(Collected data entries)
##########

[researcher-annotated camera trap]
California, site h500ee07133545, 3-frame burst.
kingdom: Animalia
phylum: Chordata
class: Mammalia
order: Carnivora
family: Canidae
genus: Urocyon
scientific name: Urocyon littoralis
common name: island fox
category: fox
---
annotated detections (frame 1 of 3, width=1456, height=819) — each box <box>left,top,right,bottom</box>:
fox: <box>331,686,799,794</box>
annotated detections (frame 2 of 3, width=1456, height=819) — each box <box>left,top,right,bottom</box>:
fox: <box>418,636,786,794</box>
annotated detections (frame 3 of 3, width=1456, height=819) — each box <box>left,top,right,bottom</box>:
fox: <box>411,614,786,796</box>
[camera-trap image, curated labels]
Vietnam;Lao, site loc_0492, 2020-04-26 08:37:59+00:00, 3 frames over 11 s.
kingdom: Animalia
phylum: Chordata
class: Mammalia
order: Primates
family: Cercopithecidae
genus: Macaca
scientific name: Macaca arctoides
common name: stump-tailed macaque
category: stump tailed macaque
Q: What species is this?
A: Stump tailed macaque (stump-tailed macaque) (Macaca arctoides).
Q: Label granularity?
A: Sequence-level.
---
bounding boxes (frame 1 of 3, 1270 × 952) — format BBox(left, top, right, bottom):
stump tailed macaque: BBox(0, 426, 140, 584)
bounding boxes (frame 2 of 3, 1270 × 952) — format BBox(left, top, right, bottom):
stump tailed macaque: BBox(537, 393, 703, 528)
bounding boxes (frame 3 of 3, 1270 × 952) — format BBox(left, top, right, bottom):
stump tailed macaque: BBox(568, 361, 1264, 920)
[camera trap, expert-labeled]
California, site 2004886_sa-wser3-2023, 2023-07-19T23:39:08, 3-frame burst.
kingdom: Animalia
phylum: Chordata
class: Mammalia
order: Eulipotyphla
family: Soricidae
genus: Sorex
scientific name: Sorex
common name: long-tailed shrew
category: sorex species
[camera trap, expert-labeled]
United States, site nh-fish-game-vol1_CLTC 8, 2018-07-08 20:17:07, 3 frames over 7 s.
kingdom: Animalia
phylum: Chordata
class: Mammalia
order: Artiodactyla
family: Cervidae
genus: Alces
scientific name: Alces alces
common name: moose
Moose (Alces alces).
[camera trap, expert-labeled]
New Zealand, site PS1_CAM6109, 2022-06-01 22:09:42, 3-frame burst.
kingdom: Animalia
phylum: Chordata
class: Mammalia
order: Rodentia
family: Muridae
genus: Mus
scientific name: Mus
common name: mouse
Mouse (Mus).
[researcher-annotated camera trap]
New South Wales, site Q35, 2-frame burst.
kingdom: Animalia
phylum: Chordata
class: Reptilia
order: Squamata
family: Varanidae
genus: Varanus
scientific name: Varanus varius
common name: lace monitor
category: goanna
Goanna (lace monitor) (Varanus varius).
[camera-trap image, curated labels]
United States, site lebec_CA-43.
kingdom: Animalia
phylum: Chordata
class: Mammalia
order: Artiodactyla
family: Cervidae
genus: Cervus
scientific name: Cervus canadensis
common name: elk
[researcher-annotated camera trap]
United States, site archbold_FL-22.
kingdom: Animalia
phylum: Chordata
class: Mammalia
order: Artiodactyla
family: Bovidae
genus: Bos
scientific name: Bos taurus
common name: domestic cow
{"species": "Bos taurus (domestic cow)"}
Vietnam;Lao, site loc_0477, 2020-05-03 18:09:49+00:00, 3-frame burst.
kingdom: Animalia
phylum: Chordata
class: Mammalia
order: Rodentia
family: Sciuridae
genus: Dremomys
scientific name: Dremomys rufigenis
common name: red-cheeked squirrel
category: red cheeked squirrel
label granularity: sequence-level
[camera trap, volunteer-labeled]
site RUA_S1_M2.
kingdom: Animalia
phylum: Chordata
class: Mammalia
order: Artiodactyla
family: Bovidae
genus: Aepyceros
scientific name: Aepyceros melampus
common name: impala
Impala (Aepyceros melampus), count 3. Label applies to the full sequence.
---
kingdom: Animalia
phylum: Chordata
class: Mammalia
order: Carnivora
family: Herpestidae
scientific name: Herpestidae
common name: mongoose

##########

Try it
Down to the last line, return the data above exactly.

Task result
[researcher-annotated camera trap]
California, site h500ee07133545, 3-frame burst.
kingdom: Animalia
phylum: Chordata
class: Mammalia
order: Carnivora
family: Canidae
genus: Urocyon
scientific name: Urocyon littoralis
common name: island fox
category: fox
---
annotated detections (frame 1 of 3, width=1456, height=819) — each box <box>left,top,right,bottom</box>:
fox: <box>331,686,799,794</box>
annotated detections (frame 2 of 3, width=1456, height=819) — each box <box>left,top,right,bottom</box>:
fox: <box>418,636,786,794</box>
annotated detections (frame 3 of 3, width=1456, height=819) — each box <box>left,top,right,bottom</box>:
fox: <box>411,614,786,796</box>
[camera-trap image, curated labels]
Vietnam;Lao, site loc_0492, 2020-04-26 08:37:59+00:00, 3 frames over 11 s.
kingdom: Animalia
phylum: Chordata
class: Mammalia
order: Primates
family: Cercopithecidae
genus: Macaca
scientific name: Macaca arctoides
common name: stump-tailed macaque
category: stump tailed macaque
Q: What species is this?
A: Stump tailed macaque (stump-tailed macaque) (Macaca arctoides).
Q: Label granularity?
A: Sequence-level.
---
bounding boxes (frame 1 of 3, 1270 × 952) — format BBox(left, top, right, bottom):
stump tailed macaque: BBox(0, 426, 140, 584)
bounding boxes (frame 2 of 3, 1270 × 952) — format BBox(left, top, right, bottom):
stump tailed macaque: BBox(537, 393, 703, 528)
bounding boxes (frame 3 of 3, 1270 × 952) — format BBox(left, top, right, bottom):
stump tailed macaque: BBox(568, 361, 1264, 920)
[camera trap, expert-labeled]
California, site 2004886_sa-wser3-2023, 2023-07-19T23:39:08, 3-frame burst.
kingdom: Animalia
phylum: Chordata
class: Mammalia
order: Eulipotyphla
family: Soricidae
genus: Sorex
scientific name: Sorex
common name: long-tailed shrew
category: sorex species
[camera trap, expert-labeled]
United States, site nh-fish-game-vol1_CLTC 8, 2018-07-08 20:17:07, 3 frames over 7 s.
kingdom: Animalia
phylum: Chordata
class: Mammalia
order: Artiodactyla
family: Cervidae
genus: Alces
scientific name: Alces alces
common name: moose
Moose (Alces alces).
[camera trap, expert-labeled]
New Zealand, site PS1_CAM6109, 2022-06-01 22:09:42, 3-frame burst.
kingdom: Animalia
phylum: Chordata
class: Mammalia
order: Rodentia
family: Muridae
genus: Mus
scientific name: Mus
common name: mouse
Mouse (Mus).
[researcher-annotated camera trap]
New South Wales, site Q35, 2-frame burst.
kingdom: Animalia
phylum: Chordata
class: Reptilia
order: Squamata
family: Varanidae
genus: Varanus
scientific name: Varanus varius
common name: lace monitor
category: goanna
Goanna (lace monitor) (Varanus varius).
[camera-trap image, curated labels]
United States, site lebec_CA-43.
kingdom: Animalia
phylum: Chordata
class: Mammalia
order: Artiodactyla
family: Cervidae
genus: Cervus
scientific name: Cervus canadensis
common name: elk
[researcher-annotated camera trap]
United States, site archbold_FL-22.
kingdom: Animalia
phylum: Chordata
class: Mammalia
order: Artiodactyla
family: Bovidae
genus: Bos
scientific name: Bos taurus
common name: domestic cow
{"species": "Bos taurus (domestic cow)"}
Vietnam;Lao, site loc_0477, 2020-05-03 18:09:49+00:00, 3-frame burst.
kingdom: Animalia
phylum: Chordata
class: Mammalia
order: Rodentia
family: Sciuridae
genus: Dremomys
scientific name: Dremomys rufigenis
common name: red-cheeked squirrel
category: red cheeked squirrel
label granularity: sequence-level
[camera trap, volunteer-labeled]
site RUA_S1_M2.
kingdom: Animalia
phylum: Chordata
class: Mammalia
order: Artiodactyla
family: Bovidae
genus: Aepyceros
scientific name: Aepyceros melampus
common name: impala
Impala (Aepyceros melampus), count 3. Label applies to the full sequence.
---
kingdom: Animalia
phylum: Chordata
class: Mammalia
order: Carnivora
family: Herpestidae
scientific name: Herpestidae
common name: mongoose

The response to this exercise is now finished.